EXTRAIT SOURCE:
########
Les syndicats pourraient aussi voir d’un mauvais œil une entrée des investisseurs institutionnels dans le capital des aéroports, car ceux-ci pourraient être plus susceptibles de chercher à réduire les coûts pour maximiser le rendement. Stephen Poloz dit avoir consulté les syndicats sur le sujet, et qu’ils étaient effectivement préoccupés par les pertes d’emplois potentielles. Mais selon lui, il s’agit davantage d’un élément à prendre en considération lors de la structuration d’un accord plutôt que d’un élément susceptible de briser un tel accord.
M. Poloz souligné que les caisses de retraite ont investi dans de nombreuses entreprises dont les employés sont syndiqués. En outre, de nombreux travailleurs syndiqués bénéficient d’un régime de retraite, en plus des prestations qu’ils recevront du Régime de rentes du Québec ou du Régime de pensions du Canada. « Les syndicats pourraient même souhaiter que ces fonds de retraite soient davantage investis dans leur pays, estime M. Poloz. Je ne pense pas qu’il s’agisse d’un véritable obstacle. Il s’agit d’une solution gagnant-gagnant. »
Une solution à court terme
En attendant une potentielle modification règlementaire qui permettrait aux investisseurs institutionnels d’accéder directement au capital des aéroports canadiens, les caisses de retraite pourraient déployer des capitaux dans des actifs adjacents, comme des stationnements, des services de fret ou encore de nouvelles installations de carburant d’aviation durable
Selon les règles en vigueur, M. Poloz a indiqué que ces actifs et services auxiliaires autonomes pourraient être placés dans des structures ad hoc. « Tout ce dont on aurait besoin, c’est d’un accord sur la part de loyer qui revient au gouvernement et celle qui reste aux détenteurs de capitaux de la structure ad hoc », soutient-il.
########
DONNÉES BRUTES:
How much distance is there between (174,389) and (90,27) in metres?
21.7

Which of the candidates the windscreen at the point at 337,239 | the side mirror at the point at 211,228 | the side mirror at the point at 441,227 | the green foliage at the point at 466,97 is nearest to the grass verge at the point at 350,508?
########
CONSIGNE:
Recopiez le passage de l'extrait sur les aéroports canadiens qui commence par « Les syndicats pourraient aussi » et se poursuit jusqu'à « un tel accord. ».

RÉPONSE COMPLÈTE:
Les syndicats pourraient aussi voir d’un mauvais œil une entrée des investisseurs institutionnels dans le capital des aéroports, car ceux-ci pourraient être plus susceptibles de chercher à réduire les coûts pour maximiser le rendement. Stephen Poloz dit avoir consulté les syndicats sur le sujet, et qu’ils étaient effectivement préoccupés par les pertes d’emplois potentielles. Mais selon lui, il s’agit davantage d’un élément à prendre en considération lors de la structuration d’un accord plutôt que d’un élément susceptible de briser un tel accord.